Enfin, si je m'oppose à ces traités, c'est aussi parce qu'ils traduisent le dysfonctionnement de nos démocraties occidentales. Car si vous vous penchez sur la chronologie, que je vous communiquerai, madame la secrétaire d'État, vous noterez que c'est le président Clinton, qui a commencé à travailler sur ce dossier sous la pression des industriels hollywoodiens. Mais ce projet a suscité un tel tollé aux États-unis que le Congrès l'a vite abandonné, mais il est vrai que ce dernier est capable de plus de force de résistance que notre assemblée ! À l'époque, des centaines de professeurs de droit, des dizaines d'entreprises, des associations de consommateurs, des chercheurs avaient dénoncé les dommages sociaux et économiques que je viens de vous décrire, les menaces qu'il représentait pour les droits du public et de la vie privée, et pour le développement d'une économie ouverte et moderne.

Face à cette résistance, la réaction de l'administration américaine a été très simple : elle est directement passée par l'OMPI, dont le fonctionnement n'a rien de démocratique. Avec la complicité de la délégation française et européenne, loin des regards critiques et contre l'avis des pays en voie de développement, elle a pu imposer au monde une vision unilatérale et dépassée, aussi dépassée que celle des moines copistes, qui, à l'époque, voulaient faire interdire l'imprimerie de Gutenberg parce qu'ils perdaient leur monopole et leurs privilèges ! C'est aussi absurde que cela, et l'Histoire, vous le verrez, tranchera.

Face à cette résistance, l'administration américaine est passée par l'OMPI et elle a pu imposer ses vues à l'Union européenne, qui a adopté une directive qui nous tombe dessus grâce à l'acharnement du Gouvernement, et ce contre le bon sens des parlementaires de tous bords politiques qui s'y sont opposés.

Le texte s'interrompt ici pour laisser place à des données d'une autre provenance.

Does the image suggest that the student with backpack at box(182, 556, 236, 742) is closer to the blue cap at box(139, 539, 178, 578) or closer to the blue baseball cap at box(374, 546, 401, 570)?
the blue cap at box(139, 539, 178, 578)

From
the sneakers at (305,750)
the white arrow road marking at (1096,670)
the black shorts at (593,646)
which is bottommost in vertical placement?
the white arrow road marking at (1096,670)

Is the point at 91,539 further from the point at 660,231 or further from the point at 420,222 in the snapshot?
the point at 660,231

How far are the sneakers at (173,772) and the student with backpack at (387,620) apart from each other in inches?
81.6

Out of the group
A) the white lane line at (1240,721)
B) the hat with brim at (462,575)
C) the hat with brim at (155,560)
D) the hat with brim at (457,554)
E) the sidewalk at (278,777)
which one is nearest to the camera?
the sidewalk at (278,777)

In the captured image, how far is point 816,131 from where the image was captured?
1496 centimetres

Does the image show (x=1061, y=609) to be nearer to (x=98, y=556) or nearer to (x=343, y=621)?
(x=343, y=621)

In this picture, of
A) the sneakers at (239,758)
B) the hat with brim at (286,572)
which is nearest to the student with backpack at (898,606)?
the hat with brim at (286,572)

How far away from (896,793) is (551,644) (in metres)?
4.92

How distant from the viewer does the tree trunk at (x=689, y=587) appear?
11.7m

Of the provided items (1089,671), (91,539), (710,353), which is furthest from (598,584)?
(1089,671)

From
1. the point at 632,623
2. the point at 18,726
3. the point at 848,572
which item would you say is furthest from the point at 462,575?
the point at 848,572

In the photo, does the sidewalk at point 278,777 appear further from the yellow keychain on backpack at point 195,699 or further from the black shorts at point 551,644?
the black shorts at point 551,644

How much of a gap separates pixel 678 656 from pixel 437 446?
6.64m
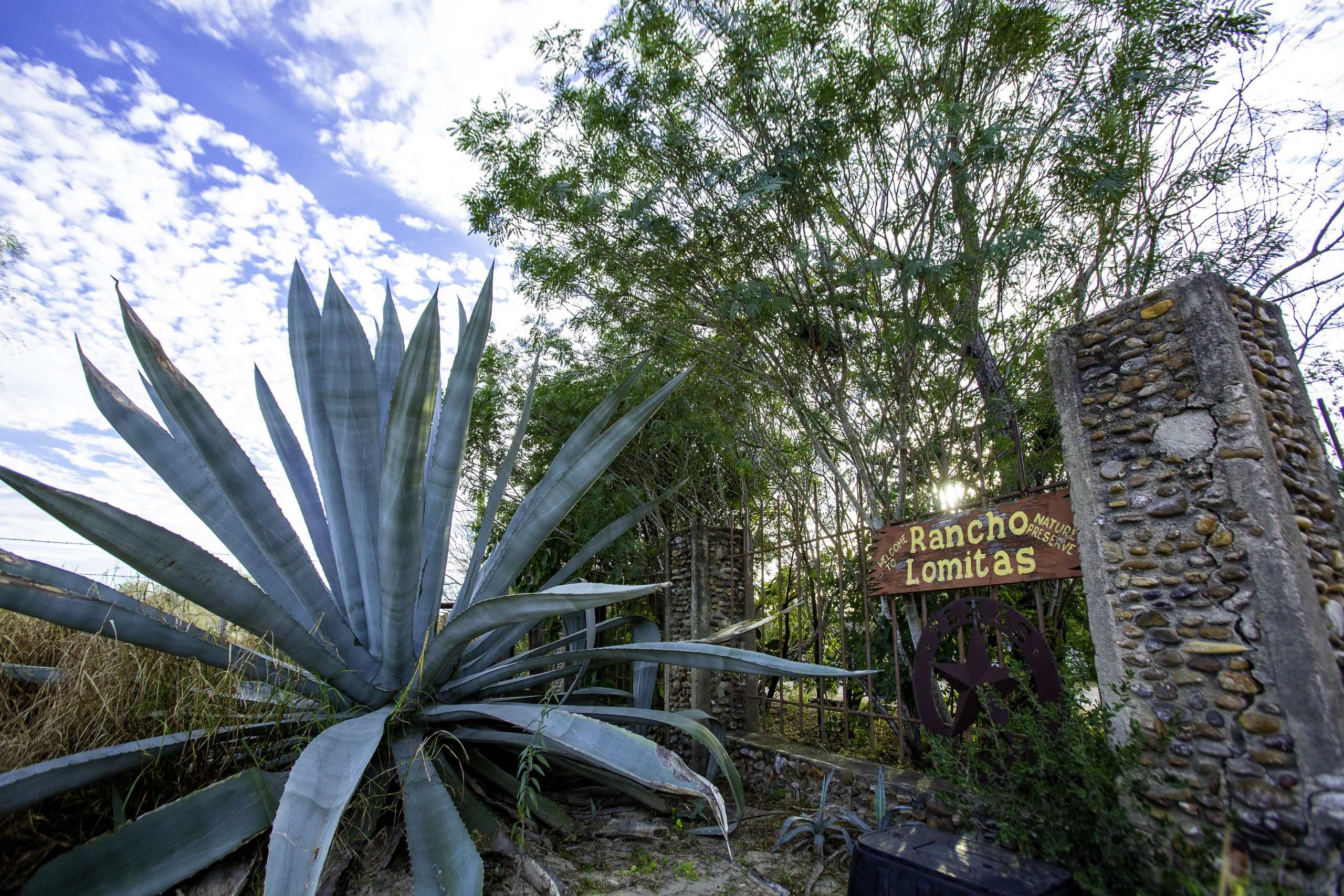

Le bilan est lourd et éloquent : l'intégralité de nos institutions dysfonctionne ; les lobbies et les intérêts gouvernent ; l'Histoire est prise à contresens. Vous allez dans une impasse. J'espère que le Gouvernement renoncera et écoutera certains parlementaires de la majorité, comme certains de ses ministres, qui l'alertent sur les dangers du rapport Olivennes. Veut-on se fâcher avec notre jeunesse ? Veut-on ajouter un désordre à d'autres désordres ? Le projet de loi que vous préparez est d'autant plus absurde que les textes que vous vous apprêtez à ratifier sont totalement obsolètes : ils disparaîtront dans les poubelles de l'Histoire. Ils ne font honneur ni au Gouvernement, ni à la majorité.